Spring Practice 2018, vol.no.1:
Virginia Tech football kicked off spring practice about a fortnight ago give/take. So it is high time to get back into the oblong spheroid swing of things —Masters weekend timely pun insert (____), here; check!
That attempt at mixed sporting levity aside, I decided to take a (quick) look back in order to Foster a future defensive understanding for what returns and what needs to be, replaced. As several serial Atlantic Coast talents just departed to ply their professional ways. Thus creating a need to refurbish -if not retool- parts of the much vaunted Foster stop-unit euphemistically known as: Bud Bðck. So where will the 2018 defensively R.A.T.T. peg as spring-ball truly opens up and gets back into the, swing, of things? Read on, to find… out!
Defensive Tackle acoustics and A+++ A-gap sealants…
- (defensive) Power Rushing success rate (allowed)=#1!!!
- (defensive) Stuff Rate=3rd!
- Defensive Line Havoc Rate=6th!
Standard Downs (1st, 2nd and 3rd-n-normal | i.e. not long or short yardage, normal distance downs with the entire hypothetical play-book at your finger tips) was a none too shabby 5th best in yards per carry allowed last season.
Do you see a (2017), trend?
Now see this… Q1 S&P+ was 8th best and yet did drop to no better than 32nd best for any of the remaining three quarters (Q2, Q3 and the final stanza Q4) of scrumming in 2017 after that.
Or in other words, Walker, Settle and Co. was virtually epic when fresh, fresher, freshest, to to begin any given game.
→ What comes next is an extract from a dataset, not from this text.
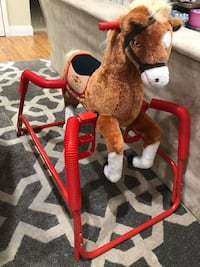 Red and brown radio flyer spring rocking horse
However, they only slowly wore down subsequently. Or to put it another way, the very very talented -a 27% to 54% N.F.L. at least looksee talented- the very very talented Hokie 2017 defense was (mostly) Blessed by Coach God with very very good health for the duration. Not perfect health with Big-Vin’s unfortunate knee collapse, and a few secondary dings-n-dents here and there; nonetheless and by-the-bye, this 2017 stop-unit remained locked, cocked and ready to rock for most of the ’17 duration. It also however remained perilously thin; and yet those nearly transparent words made no never-mind after H.Gaines stepped in and then really stepped it up at the former End-De now turned left-side spot.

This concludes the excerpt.